** Start of Supplied text **

The former US Secretary of State Henry Kissinger may be a controversial figure but the 96-year-old's advice is still sought out around the world, and the wise put aside any differences they may have with him and listen when he speaks.
One such occasion was last week. Talking at the National Committee on US-China Relations in New York Mr Kissinger warned that hostilities between the two countries would be "inevitable" and result in "a catastrophic outcome" that could be "worse than world wars" – unless leaders on both sides "realise the future of the world depends on the two sides working out solutions and managing the inevitable difficulties."
“There is no doubt many aspects of the evolution of China are challenging to the US,” he said. "It never happened before that two major countries in different parts of the universe were in similar positions.”
If this is a familiar argument that is partly because the Harvard professor Graham Allison's 2017 book Destined for War: Can America and China Escape Thucydides's Trap? has become a shorthand for the idea that just as with Sparta and Athens in ancient times, so the rise of China and the fear that this instills in America today may make war inevitable, alarming and unbelievable as that sounds. Many others have pretty much suggested that this is the natural, Hobbesian order of nature: a hegemon in relative decline is unwilling to cede its place to a newly vibrant successor, making conflict certain.
But there is a risk here of succumbing far too easily to a very dangerous fatalism, with some military hawks such as John Bolton, the former US national security adviser, giving every impression of wanting to take recklessly to the battlefield to ensure that America's will prevails. Which is why Mr Kissinger's warning should be taken seriously, and the question should be asked: just why are so many so fearful that this apocalyptic scenario is unavoidable?

** End of Supplied text **
** Start of Raw data **

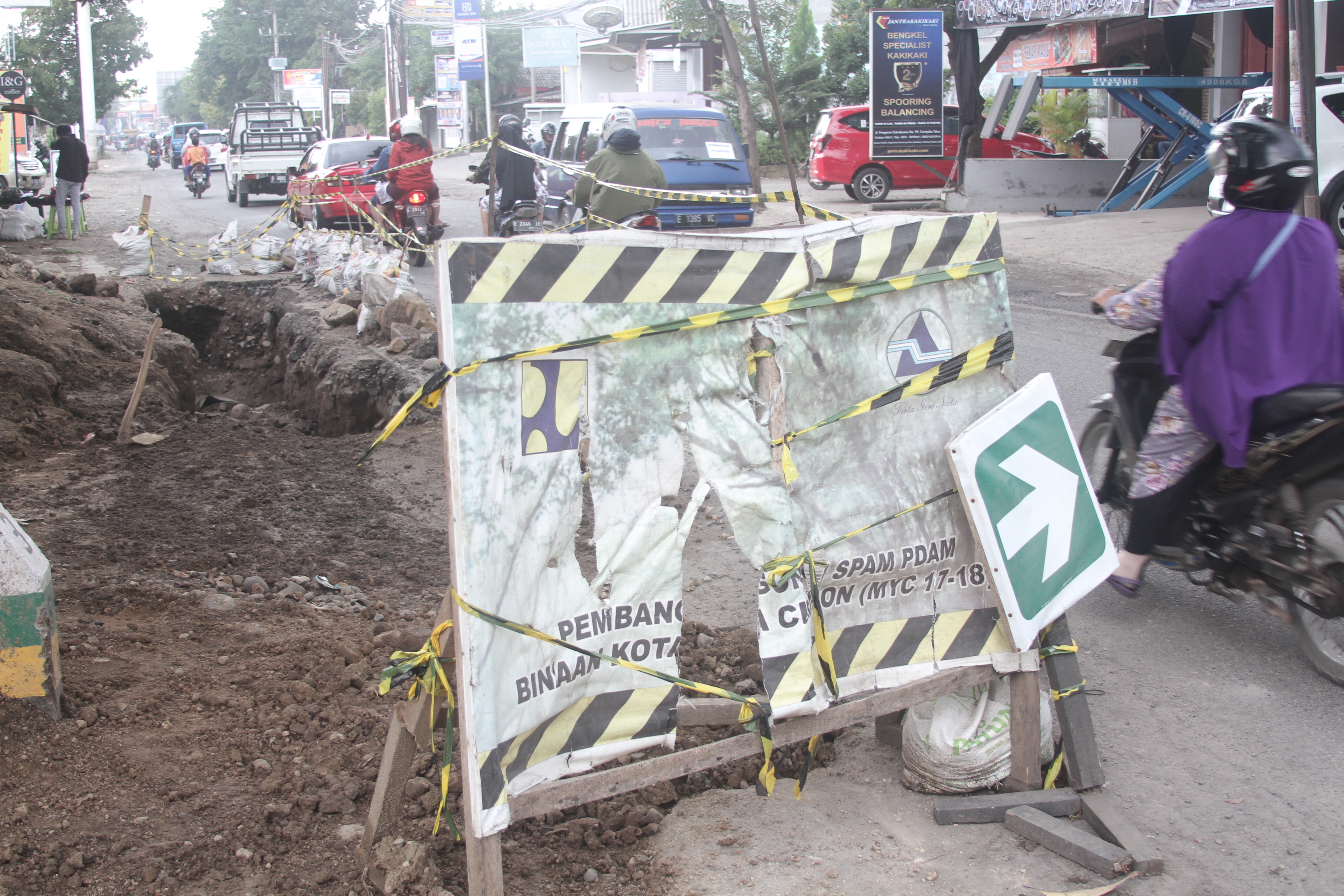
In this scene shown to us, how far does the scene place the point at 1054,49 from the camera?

** End of Raw data **

• Goals
a. In the article on Kissinger's US-China warning, why does the writer say the argument that conflict between the two countries is inevitable is familiar? Answer in one to three sentences.
b. Based on the article on Kissinger's US-China warning, mark each statement yes or no, quoting the words from the article that decide it: (i) Kissinger gave his warning at the National Committee on US-China Relations in New York. (ii) Graham Allison's book came out in 2019. (iii) John Bolton is described as the current US national security adviser.
c. Please carry on the article on Kissinger's US-China warning from its last sentence.

• Answers to the exercises
a. The argument is familiar partly because Graham Allison's 2017 book Destined for War: Can America and China Escape Thucydides's Trap? has become a shorthand for it. The book holds that, as with Sparta and Athens, China's rise and the fear it instills in America may make war inevitable.

b.
(i) Yes: "Talking at the National Committee on US-China Relations in New York Mr Kissinger warned"
(ii) No: "Graham Allison's 2017 book"
(iii) No: "John Bolton, the former US national security adviser"

c.
At one level it does seem not just far-fetched but very far-off, and Chinese officials have been at pains to make clear that they wish their resurgence to be on peaceful terms that provide “win-win” results for both them and their partners. At the same time, there is genuine nervousness about China's ambitions among its neighbours, and even when joking, the country's maritime claims can sound alarming. “You guys can have the east part of the Pacific, Hawaii to the States,” the Princeton academic Aaron Friedberg has reported a Chinese admiral saying in jest to an American counterpart. “We'll take the west, from Hawaii to China.”
Chinese President Xi Jinping's rhetoric of a “Chinese dream” has encouraged even greater patriotism and raised expectations about the country's future. There are worries that social discontent could follow if the economy does not perform well enough, with possible pressure from some quarters for the leadership to take a more forthright position internationally.
But it is also true there has been a western assumption that China's intentions are malign, even when its representatives are acting in a way that European and American countries have long done. The British Council, for instance, is clearly an instrument of UK soft power that projects British values and interests abroad – and is generally considered to be an organisation in good standing. China's Confucius Institutes, on the other hand, exist to promote Chinese language and culture but are now facing calls to be banned left, right and centre.
On the US side, one of the few silver linings to the Trump presidency is the commander-in-chief's often stated desire to bring his troops home, not send more of them abroad. Interestingly, a recent survey showed that a majority of veterans were with Mr Trump in being against endless military interventions whose purpose was to change other states, rather than defending America. Mr Trump may talk tough – he long described Mr Jinping as a "friend" before turning on him in August when he called him an "enemy" – but the 16-month trade war he initiated may be drawing to a close, with White House economic adviser Larry Kudlow saying that the two sides are nearing an agreement.
That is not only to be welcomed, but emphasises the biggest reason why no one on either side should even vaguely contemplate war: in 2018 total trade between the US and China was worth $660 billion. The current skirmishing has already hurt American farmers badly; risking the larger figure would be madness.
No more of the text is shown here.